ÁLVARO PEREIRA JÚNIOR
ESPECIAL PARA A FOLHA

Não sei por que Isabel tremia tanto.
As mãos vacilavam ao segurar o microfone, e os pés se mexiam sem parar dentro dos sapatos pretos.
No começo, ela usava um enorme chapéu de caubói, meio disfarçada, mas logo o atirou ao chão.
Isabel é muito pequena (uma das suas músicas até diz "sou pequena demais para me defender") e usa os cabelos presos num coque atrapalhado. Tem trinta e poucos anos, mas aparenta mais.
Isabel é Isabel Monteiro, a cantora brasileira do Drugstore, banda britânica movida a guitarras, desesperança e versos de uma precisão perturbadora.
Vi o Drugstore quarta-feira passada, em Londres, por acidente. O show era do Scarfo, um grupo de britpop, mas o anúncio na "Time Out" prometia também "convidados especiais".
Bingo: eles eram Isabel e o guitarrista do Drugstore.
O set de Isabel teve só seis músicas, durou pouco mais de 20 minutos. Mas foi daquelas raras experiências que valem por uma vida.
Ainda de chapéu, ela abriu o show com uma canção provavelmente de Lou Reed (três enciclopédias ambulantes de rock estavam comigo, mas ninguém reconheceu).
Isabel tinha os olhos transfixados e, controlando os tremores, fitava algumas pessoas da platéia com toda atenção doentia.
Segundo número: uma canção nova ("ponha seus braços em volta de mim para eu não cair/ agora sim, não tenho mais medo de nada").
Isabel bebe vários goles de uma garrafa de vinho Beaujolais, guardada perto do pedestal do microfone.
Fala um pouco com a platéia, explica que o show é de improviso, que tinha recebido um telefonema à tarde de um amigo que toca no Scarfo e que concordou em dar uma força.
Dispara então um cover demencial de "Black Star", uma canção do penúltimo disco do Radiohead. Isabel acaricia o microfone ao cantar o refrão, que fala em botar a culpa nas estrelas, no céu que se abre. Beija o guitarrista.
Mais uma música nova, de tema inusitado: a morte do presidente chileno Salvador Allende. Inclinada para a frente, Isabel toca maraca. Mas a força é tanta que ela racha o instrumento, e as bolinhas coloridas correm pelo palco.
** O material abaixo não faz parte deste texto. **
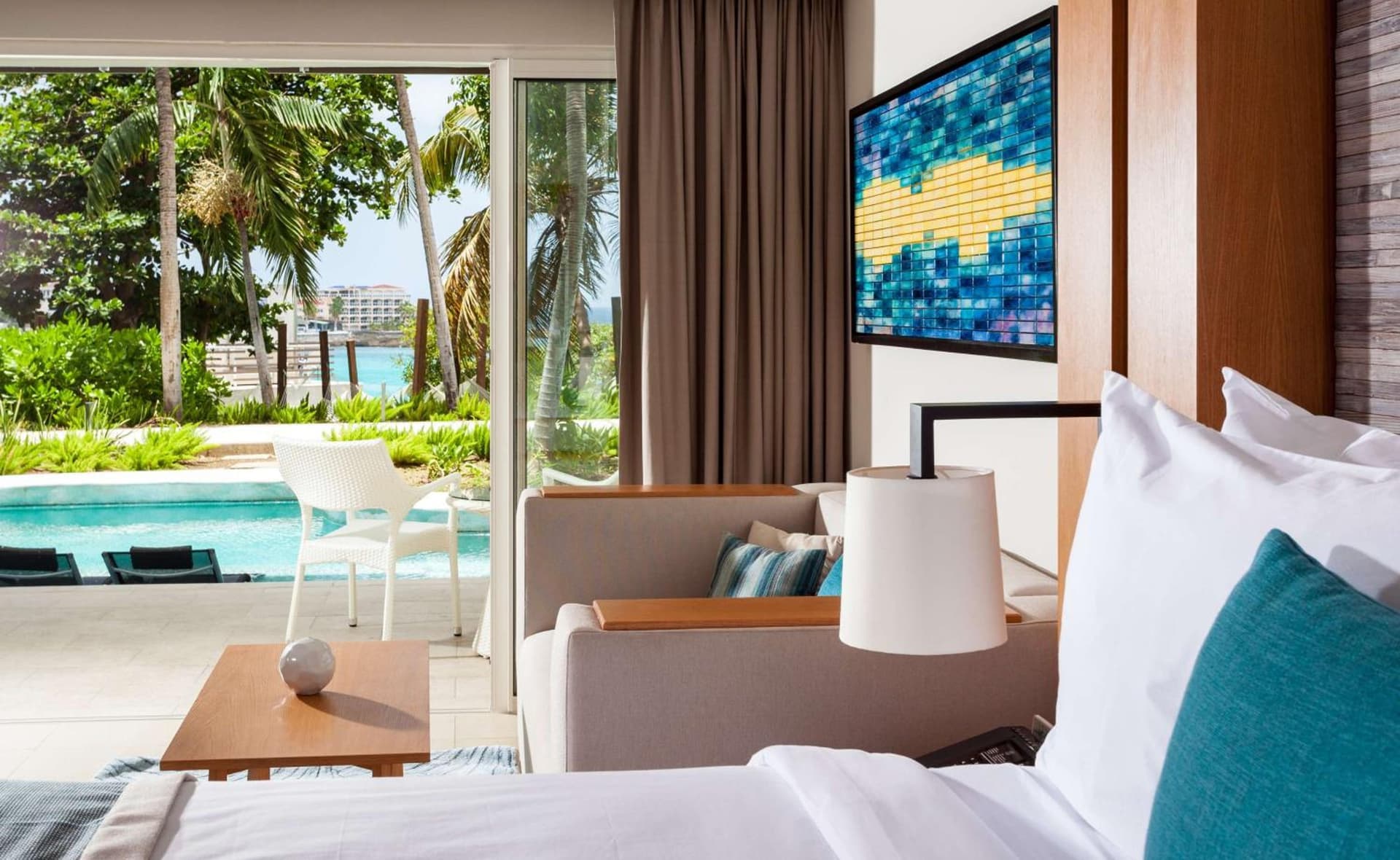 Sonesta Ocean Point Resort- All Inclusive - Adults Only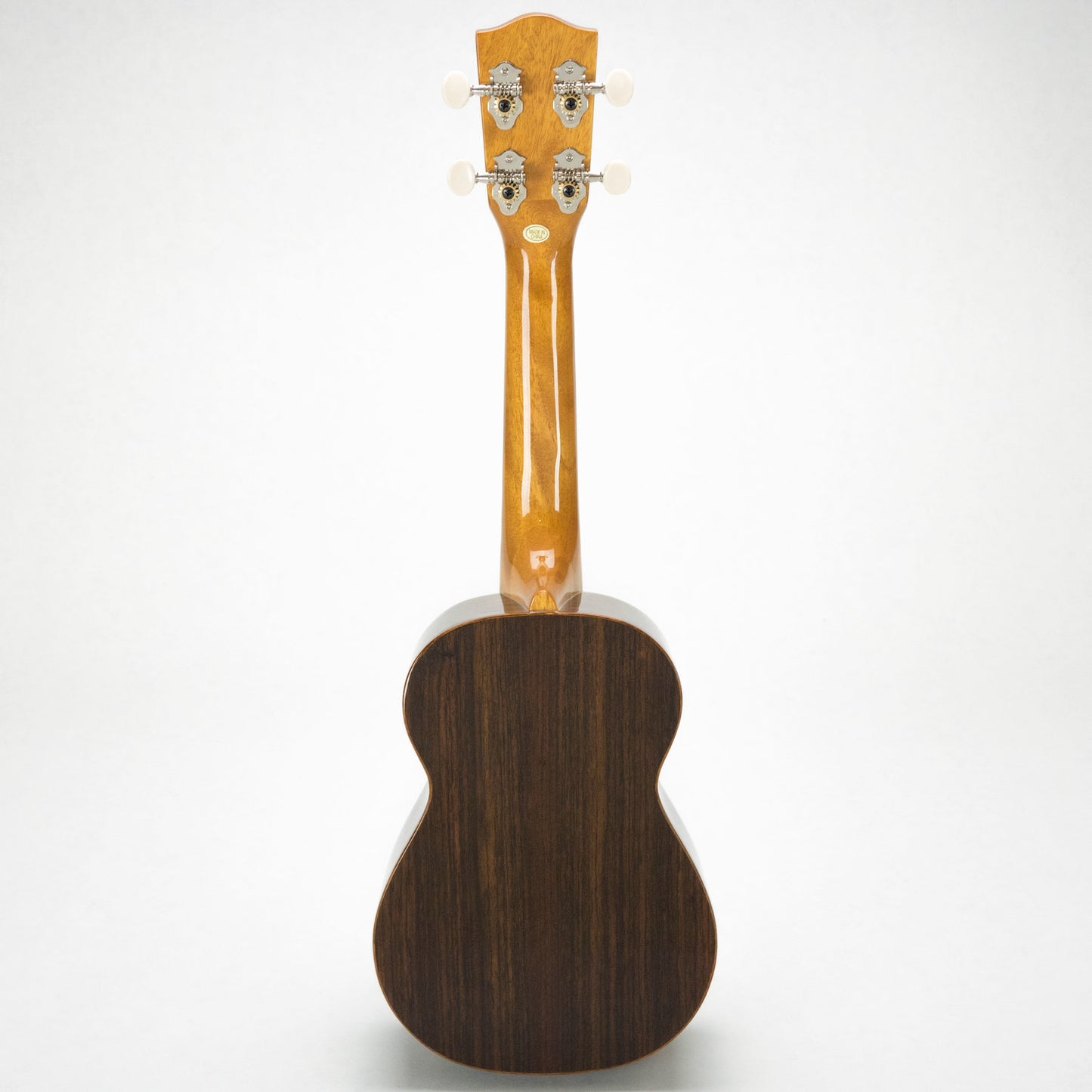 Ohana SK-50GS All Solid Soprano Ukulele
Ela demora um pouco, percebe o estrago e joga a maraca para trás com classe absoluta.
Uma música antiga do Drugstore, outra nova, e pronto: em menos de meia hora, o show havia acabado.
A Nasa ignorou, os astrônomos não detectaram. Mas na quarta-feira, 13 de agosto, o universo todo girou em torno da Gray's Inn Road, uma rua perto de King's Cross, no centro de Londres.
Ali fica o clube Water Rats. E ali cantava, com emoção sideral, uma brasileira trêmula: Isabel Monteiro.